# Table of Contents

1. [Introduction to the dataset](#intro)
2. [Shape](#shape)
3. [Dealing with missing values](#nan)
4. [Changing the index](#index)
5. [Drop unnecessary columns](#drop)
6. [Artists with most songs on the list](#artists)
7. [Decade with most songs](#year)
8. [Writers with most songs on the list](#writers)
9. [Exploring the month column](#month)
10. [Wordcloud](#cloud)


### 1. Introduction to the dataset

<a id='intro'></a>

*The 500 Greatest Songs of All Time* was the cover story of a special issue of **Rolling Stone** magazine, issue number 963, published in December 2004.

Sources: 

[500 greatest songs - original article](https://www.rollingstone.com/music/music-lists/500-greatest-songs-of-all-time-151127/)

[500 greatest songs - wiki](https://en.wikipedia.org/wiki/Rolling_Stone%27s_500_Greatest_Songs_of_All_Time)


In [None]:
import numpy as np
import pandas as pd
import matplotlib.pyplot as plt
import seaborn as sns

%matplotlib inline

In [None]:
df = pd.read_csv('../input/500-greatest-songs-of-all-time/Top 500 Songs.csv', encoding='ISO-8859-2')
df.head()

### 2. Shape

<a id='shape'></a>

We know that there supposed to be information about 500 songs in this dataset, which would equal to 500 rows. We check the shape of the df to make sure it is what we expect it to be.
We also display all of the columns names.

In [None]:
print(df.shape)
df.columns

### 3. Dealing with missing values

<a id='nan'></a>

In [None]:
df.isnull().sum()

Surprisignly there are quite a lot of missing values in the dataset. The check revealed that there are about 20% of songs that have unidentified chart positions.
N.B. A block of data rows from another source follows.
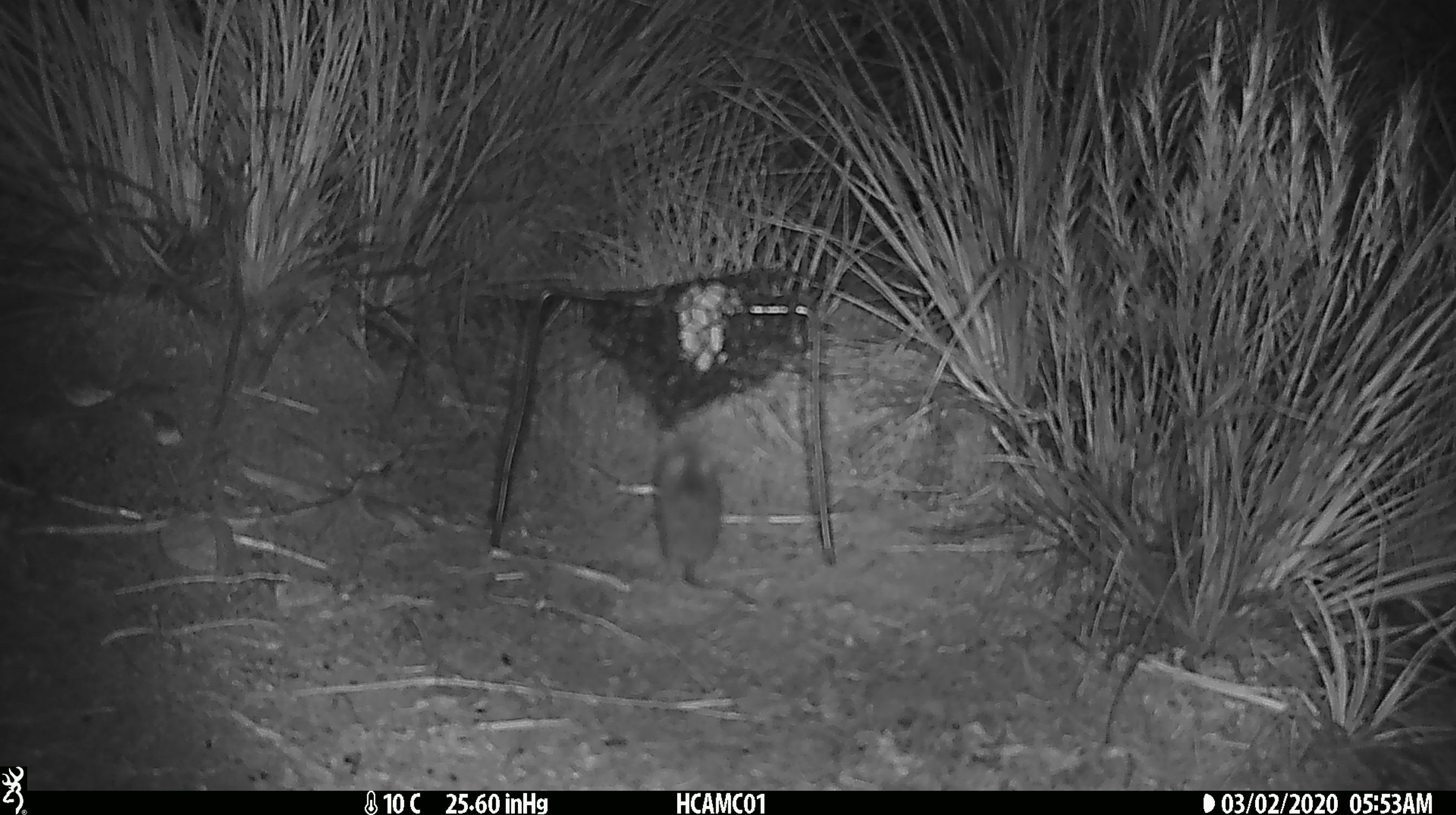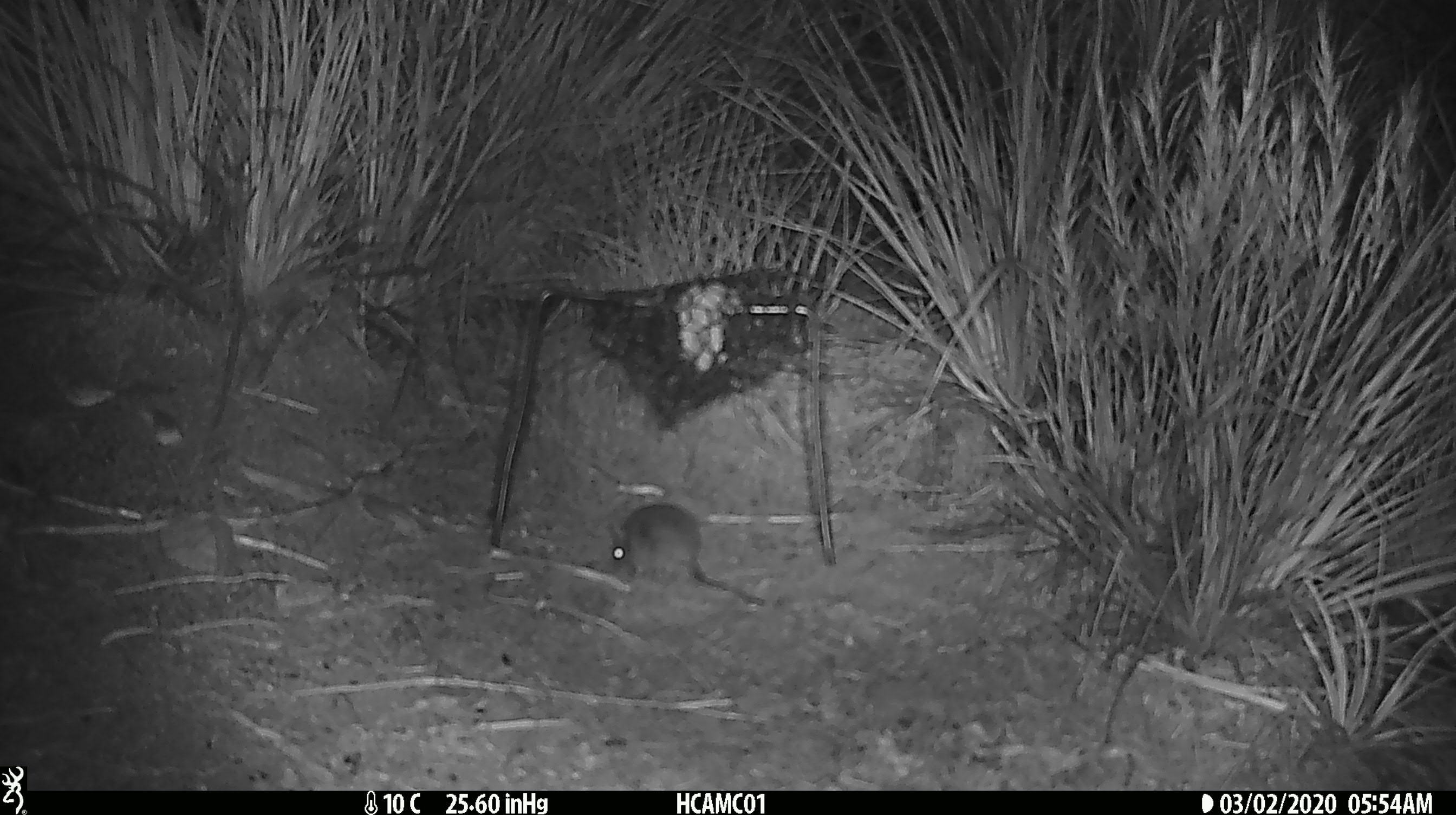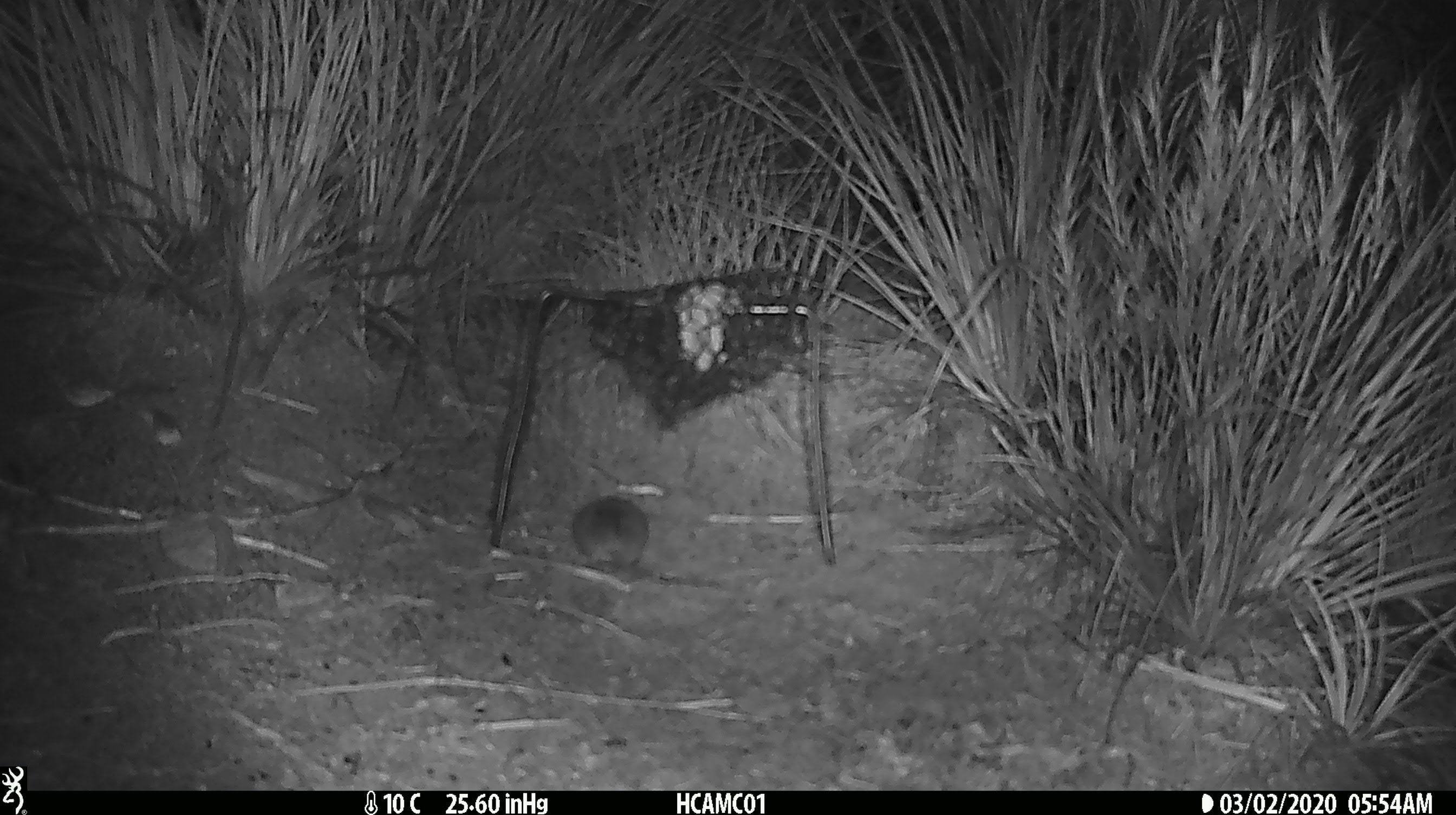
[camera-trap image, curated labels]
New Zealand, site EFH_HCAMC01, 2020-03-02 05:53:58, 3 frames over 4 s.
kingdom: Animalia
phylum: Chordata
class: Mammalia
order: Rodentia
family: Muridae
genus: Mus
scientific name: Mus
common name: mouse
We'll explore the rows with null values to see if we find a reason for it.  

In [None]:
df[df.isnull().any(axis=1)]

In [None]:
df.streak.unique()

Looking at the unique values of the "streak" column helped us to unveil that some of the reason as to why 20% of the songs miss chart positions are:
- The song did not chart
- The song is not a single
- The song predates charts appearance

If we want to get some statistical information from the Streak column we need to clean it up. 
First we remove the " week" part of the strings, then we replace missing values with 0, and lastly we transform the dtype of the column into numeric.

In [None]:
# Removing letters from the strings in the Streak column
df['streak'].replace(regex=True, inplace=True, to_replace=r'\D', value=r'')

df.streak.unique()        

In [None]:
# Replacing empty strings and missing values with 0's
df['streak'].replace({'': 0}, inplace=True)
df['streak'] = df['streak'].replace(np.nan, 0)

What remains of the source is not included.